To begin her treatment, I gave Sophie two capsules of MDMA, then helped her slip on eyeshades and headphones to encourage her to confront whatever images, associations, or emotions the medicine brought forth. Since the drug’s effects can be disorienting or intense, I stayed close by. Within about an hour, Sophie announced that she was in a cabin, the place where her father had first begun to beat her. She had been smiling on her bed, she said, when her alcoholic father suddenly blindsided her. The blow knocked her to the ground so hard that she lost bladder control and briefly blacked out. She’d replayed this scene hundreds of times, but where the images once felt overwhelming and chaotic, on the drug they now felt safe enough to explore. She described an odd sense of relief coming over her. Where raw terror once consumed her, she could now discuss this event with clarity and a depth of insight.
Not only was she finally able to revisit and process a traumatic memory, she was able to express grief for the 7-year-old girl in it, for the lifetime of torment she’d been given. Usually judgmental and despairing, Sophie’s descriptions of the memory were surprising, imbued with compassion for herself as well as her father. She talked about a fishing trip they’d taken together when she was young, and about how her father himself had been abused, things she’d never spoken about before. After nearly seven hours on the drug, the discussion moved away from abuse and toward a more clear-eyed reflection of her life’s journey. This wasn’t a typical med-check visit; this was indisputable progress. Reflecting on the session, Sophie said she was finally able to face and relive her abuse without fear, to digest it and come to a deeper understanding of how it changed her. She cried. She forgave her father. Then, most importantly, she forgave herself.
The profound experience seemed to have lasting effects. After her third and final treatment, Sophie’s PTSD score had gone from severe to nonexistent. “That event in the cabin does not bring me to tears anymore,” she recently told me. “I am now brought to tears by the loving things that have happened to me over the years.”

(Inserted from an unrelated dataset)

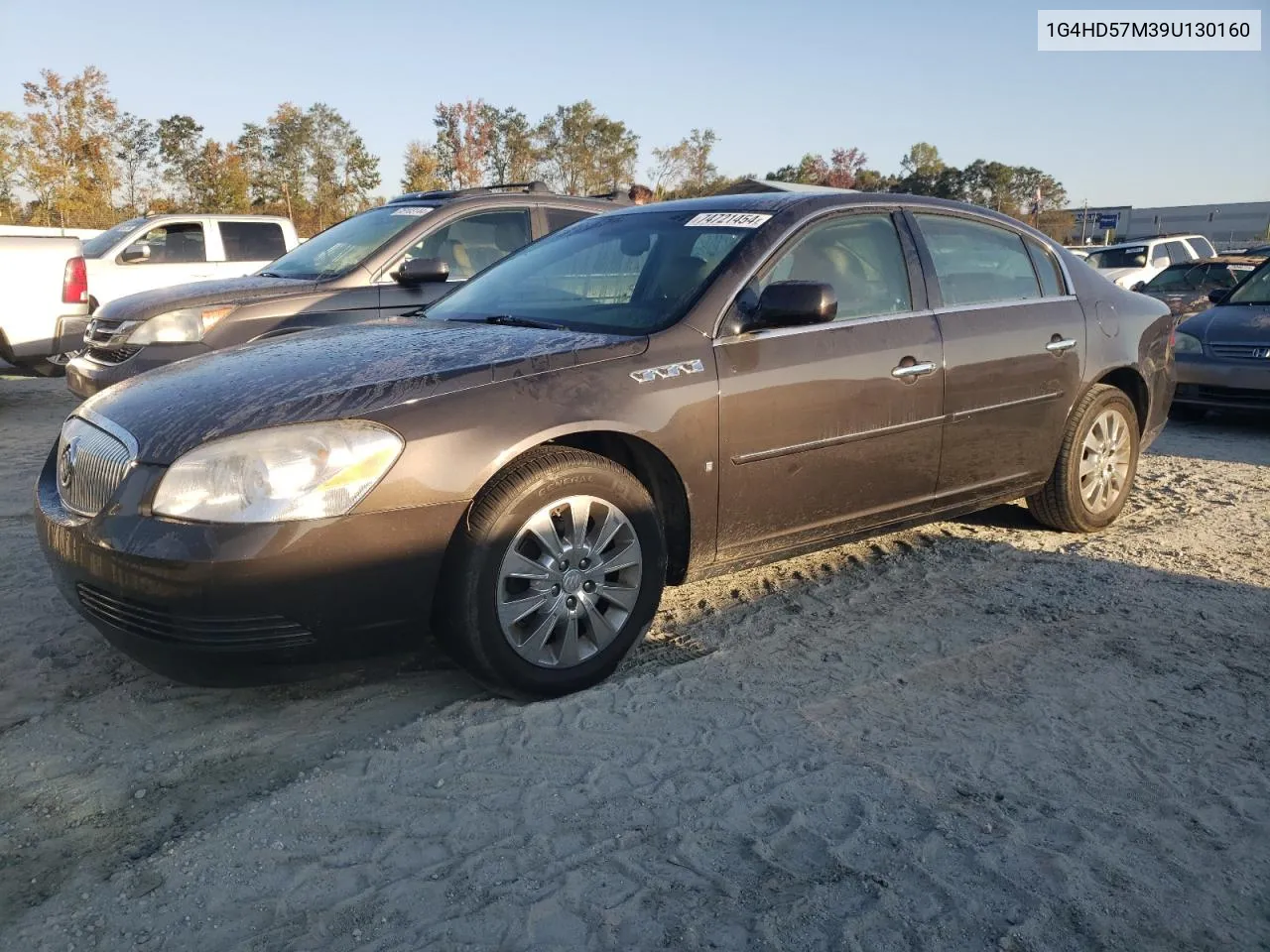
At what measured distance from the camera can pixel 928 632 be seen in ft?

Not every experience with MDMA, of course, goes exactly like Sophie’s. Some patients have suffered so much trauma, whether from combat, a parent, or a spouse, that a few sessions with the medicine are simply not enough. We have to keep chipping away at the memories—both while on the drug and during more conventional psychotherapy—slowly building the self-compassion and acceptance necessary to digest trauma. Some patients scream when triggering images return to them. Others dance or sing as they embrace their life in a more positive perspective. No session is alike, and little of what goes on inside or outside the office adheres to anything like your conventional psychiatric practice. For one thing, the sessions themselves are much longer, eight hours or more for MDMA. The biggest challenges inside the study itself may be the placebo-controlled nature of the study (half of the folks get a sugar pill) and the need to taper almost all psychiatric medications from severely ill participants that may have been on them for a decade or two. Other odd effects of this new paradigm also arise: Where I once fielded phone calls from fellow psychiatrists asking about medication dosages and side effects, I now get inquiries about the best playlists or how to engage with someone when they’re deep inside a traumatic memory.

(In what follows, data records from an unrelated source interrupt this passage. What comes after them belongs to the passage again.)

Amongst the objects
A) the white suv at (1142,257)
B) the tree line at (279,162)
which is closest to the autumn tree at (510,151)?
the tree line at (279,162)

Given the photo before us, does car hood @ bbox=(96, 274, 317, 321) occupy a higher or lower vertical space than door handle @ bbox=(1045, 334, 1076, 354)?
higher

The only thing I can say with certainty about MDMA is that, for the first time in many years, my waiting room is no longer a revolving door of solemn faces; it’s alive with the possibilities of recovery. As a young medical student, one of the reasons I’d first been attracted to psychiatry was my belief that a psychiatrist and patient could together plumb the deepest reaches of the psyche and help heal it. I worked with patients to decode the memories, dreams, and reflections that flowed from their unconscious, and I appreciated talk therapy’s ability to transform. Then, seemingly overnight, psychopharmacology changed much of that. Tasked with repairing “chemical imbalances,” psychiatrists were forced to step away from the therapeutic partnership and toward the role of a detached expert fixing biochemistry. At times I felt like I was perpetuating a fraud, prescribing drugs that often didn’t work, for illnesses I struggled to improve.